Kohl versicherte, deutsche Soldaten würden im Golfkrieg nicht eingesetzt.
Die Bevölkerung rief er zur Besonnenheit auf. Für die Zeit nach dem
Krieg forderte der Kanzler einen 'umfassenden Entwicklungsplan für den
Nahen Osten' mit erhöhter wirtschaftlicher Hilfe auch aus Deutschland.
Zuvor müßten jedoch die politischen Voraussetzungen geschaffen werden.
Dazu gehöre, 'das Selbstbestimmungsrecht der Palästinenser mit dem
Recht auf Existenz und Sicherheit aller Staaten der Region, auch Israels, in
Einklang zu bringen'.
-=-=-
> [Übungsaufgabe A]: Geben Sie den Textauszug von „Kohl versicherte, deutsche“ bis einschließlich „Voraussetzungen geschaffen werden.“ wortgetreu wieder.
> [Übungsaufgabe B]:
Beantworten Sie anhand des Textauszugs:
(i) Was versicherte Kohl zum Einsatz deutscher Soldaten im Golfkrieg?
(ii) Wozu rief er die Bevölkerung auf?
(iii) Was forderte der Kanzler für die Zeit nach dem Krieg?
Die Einträge stehen in keinem Zusammenhang mit dem Textauszug.

Einträge aus einer Sammlung:
-=-=-
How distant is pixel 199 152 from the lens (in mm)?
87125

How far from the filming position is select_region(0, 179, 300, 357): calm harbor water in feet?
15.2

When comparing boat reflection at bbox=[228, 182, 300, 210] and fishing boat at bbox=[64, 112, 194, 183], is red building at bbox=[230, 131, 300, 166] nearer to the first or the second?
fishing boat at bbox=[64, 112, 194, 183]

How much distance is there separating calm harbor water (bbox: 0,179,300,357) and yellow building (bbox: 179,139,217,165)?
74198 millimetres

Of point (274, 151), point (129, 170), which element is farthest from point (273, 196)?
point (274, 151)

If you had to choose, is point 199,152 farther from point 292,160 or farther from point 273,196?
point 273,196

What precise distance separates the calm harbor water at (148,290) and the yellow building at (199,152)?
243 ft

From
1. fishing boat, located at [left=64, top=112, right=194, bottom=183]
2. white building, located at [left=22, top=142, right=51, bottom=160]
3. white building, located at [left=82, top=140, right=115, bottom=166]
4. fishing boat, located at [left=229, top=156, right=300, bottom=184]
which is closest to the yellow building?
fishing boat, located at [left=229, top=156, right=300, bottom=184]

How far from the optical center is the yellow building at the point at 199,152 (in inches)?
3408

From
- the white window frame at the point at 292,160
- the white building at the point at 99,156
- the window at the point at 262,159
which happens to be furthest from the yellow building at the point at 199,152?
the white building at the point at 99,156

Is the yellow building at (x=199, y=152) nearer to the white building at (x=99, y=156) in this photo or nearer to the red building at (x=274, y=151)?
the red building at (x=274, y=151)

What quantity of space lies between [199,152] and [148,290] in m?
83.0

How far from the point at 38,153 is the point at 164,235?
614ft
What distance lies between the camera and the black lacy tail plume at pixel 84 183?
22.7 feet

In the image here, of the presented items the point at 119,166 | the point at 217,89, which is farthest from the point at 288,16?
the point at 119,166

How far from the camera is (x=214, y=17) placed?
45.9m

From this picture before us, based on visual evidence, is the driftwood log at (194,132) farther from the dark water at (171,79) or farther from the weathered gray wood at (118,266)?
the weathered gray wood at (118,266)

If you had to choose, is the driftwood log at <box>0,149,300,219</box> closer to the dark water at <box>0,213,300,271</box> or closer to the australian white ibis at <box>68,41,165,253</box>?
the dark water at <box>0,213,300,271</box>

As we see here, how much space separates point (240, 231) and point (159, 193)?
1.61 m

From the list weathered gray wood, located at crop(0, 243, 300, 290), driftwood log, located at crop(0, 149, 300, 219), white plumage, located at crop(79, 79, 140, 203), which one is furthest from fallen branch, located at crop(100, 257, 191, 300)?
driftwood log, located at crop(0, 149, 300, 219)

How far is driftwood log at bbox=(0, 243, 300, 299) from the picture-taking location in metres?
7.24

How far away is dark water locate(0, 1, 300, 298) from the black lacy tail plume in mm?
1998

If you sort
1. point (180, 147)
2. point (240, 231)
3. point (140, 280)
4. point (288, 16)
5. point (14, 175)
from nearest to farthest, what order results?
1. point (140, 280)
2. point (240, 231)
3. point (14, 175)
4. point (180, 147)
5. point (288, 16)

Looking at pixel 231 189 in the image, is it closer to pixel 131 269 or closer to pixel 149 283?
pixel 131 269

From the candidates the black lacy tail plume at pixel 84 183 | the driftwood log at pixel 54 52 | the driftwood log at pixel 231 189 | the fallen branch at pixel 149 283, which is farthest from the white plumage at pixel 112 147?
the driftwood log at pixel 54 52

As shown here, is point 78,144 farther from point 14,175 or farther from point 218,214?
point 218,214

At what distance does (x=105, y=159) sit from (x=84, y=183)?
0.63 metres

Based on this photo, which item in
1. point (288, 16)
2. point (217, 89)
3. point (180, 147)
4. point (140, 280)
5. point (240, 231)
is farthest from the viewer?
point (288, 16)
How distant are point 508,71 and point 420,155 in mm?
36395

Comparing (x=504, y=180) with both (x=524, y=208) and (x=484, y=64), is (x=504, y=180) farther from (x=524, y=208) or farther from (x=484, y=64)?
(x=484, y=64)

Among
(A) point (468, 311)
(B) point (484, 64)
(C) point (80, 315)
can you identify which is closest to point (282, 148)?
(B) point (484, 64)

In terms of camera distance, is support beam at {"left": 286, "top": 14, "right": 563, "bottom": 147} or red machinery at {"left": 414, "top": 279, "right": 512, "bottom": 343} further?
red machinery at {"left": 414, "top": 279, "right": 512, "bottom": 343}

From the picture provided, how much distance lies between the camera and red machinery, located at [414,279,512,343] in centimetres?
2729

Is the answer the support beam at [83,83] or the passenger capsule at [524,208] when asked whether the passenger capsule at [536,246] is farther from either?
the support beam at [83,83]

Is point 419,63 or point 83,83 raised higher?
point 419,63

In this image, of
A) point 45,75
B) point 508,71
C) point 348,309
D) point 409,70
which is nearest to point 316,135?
-=-=-
> [Vollständige Lösung A]:
Kohl versicherte, deutsche Soldaten würden im Golfkrieg nicht eingesetzt.
Die Bevölkerung rief er zur Besonnenheit auf. Für die Zeit nach dem
Krieg forderte der Kanzler einen 'umfassenden Entwicklungsplan für den
Nahen Osten' mit erhöhter wirtschaftlicher Hilfe auch aus Deutschland.
Zuvor müßten jedoch die politischen Voraussetzungen geschaffen werden.

> [Vollständige Lösung B]:
(i) Deutsche Soldaten würden im Golfkrieg nicht eingesetzt.
(ii) Zur Besonnenheit.
(iii) Einen „umfassenden Entwicklungsplan für den Nahen Osten“ mit erhöhter wirtschaftlicher Hilfe auch aus Deutschland.